Elektroauto brennt auf A3 bei Ratingen – Fahrer schwer verletzt und Autobahn gesperrt
Martina SieringElektroauto brennt auf A3 bei Ratingen – Fahrer schwer verletzt und Autobahn gesperrt
Schwerer Unfall auf der A3 bei Ratingen am Freitagnachmittag
Auf der Autobahn A3 bei Ratingen ereignete sich am Freitagnachmittag ein schwerer Vorfall. Ein Elektroauto geriet zwischen dem Autobahnkreuz Breitscheid und der Ausfahrt Ratingen-Ost in Brand, während es in Fahrt war. Der Fahrer erlitt schwere Verletzungen, als er versuchte, aus dem brennenden Fahrzeug zu fliehen.
Die Feuerwehr in Ratingen erhielt gegen 13:10 Uhr den Notruf. Die Berufsfeuerwehr sowie Freiwillige Einheiten aus Breitscheid, Lintorf und Mitte rückten umgehend zum Einsatzort aus. Zudem wurden Rettungskräfte aus Ratingen und Heiligenhaus, ein Notarzteinsatzfahrzeug aus Ratingen sowie ein Rettungshubschrauber aus Duisburg alarmiert.
Als die Einsatzkräfte eintrafen, war das Elektroauto bereits vollständig ausgebrannt. Um weitere Gefahren zu verhindern, setzten die Feuerwehrleute einen speziellen Löschwagen vom Typ „Cobra“ ein, um die Batterien zu kühlen und Explosionsrisiken zu minimieren. Während der ersten Rettungsmaßnahmen und der Landung des Hubschraubers musste die Autobahn gesperrt werden.
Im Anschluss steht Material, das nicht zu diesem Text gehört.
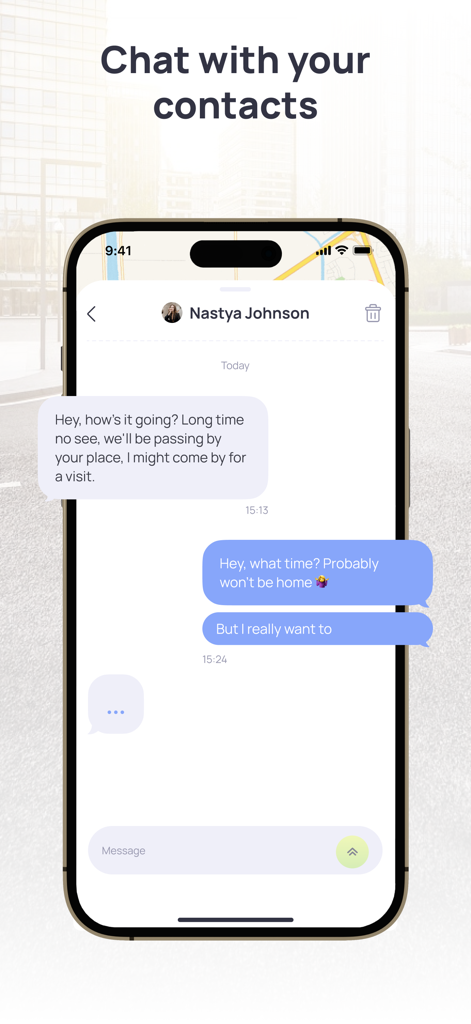 A smartphone displaying the in-app chat interface of the Find my friends GPS Locator app used for family coordination.
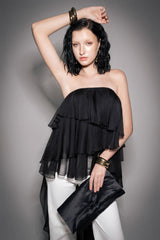S26 Women's Black Ruffle Sheer Skirt
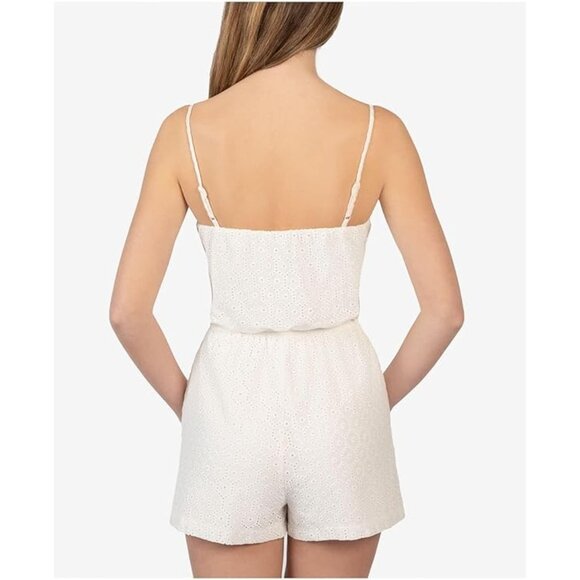 B DARLIN Womens White Eyelet Spaghetti Strap Jumpsuit, Slip-on Style, Adjustable - Picture 2 of 3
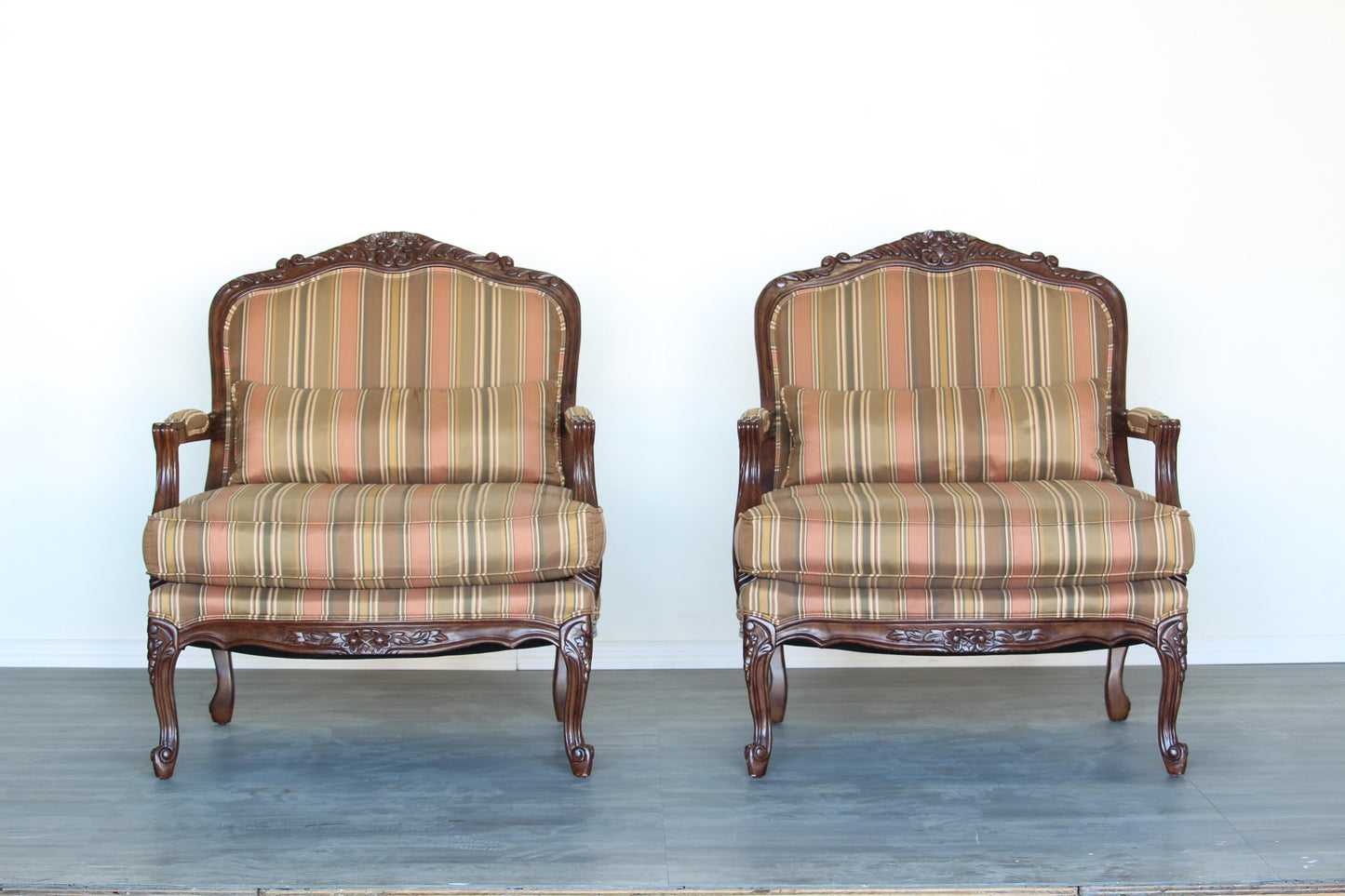 Vintage Pair of French Style Club Chairs by Henredon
Der Fahrer wurde noch vor Ort notärztlich versorgt und anschließend per Hubschrauber in ein Spezialkrankenhaus geflogen. Die Löscharbeiten dauerten etwa drei Stunden an. Beamte der Autobahnpolizei waren während des gesamten Einsatzes vor Ort.
Nach der Brandbekämpfung wurde das beschädigte Fahrzeug in eine Quarantänestation für Elektroautos gebracht. Der Fahrer befindet sich weiterhin mit schweren Verletzungen im Krankenhaus. Die Sperrung der Autobahn führte zu Verkehrsbehinderungen während des Einsatzes. Der Vorfall unterstreicht die Herausforderungen bei der Bekämpfung von Bränden in Elektrofahrzeugen und die Notwendigkeit spezieller Ausrüstung.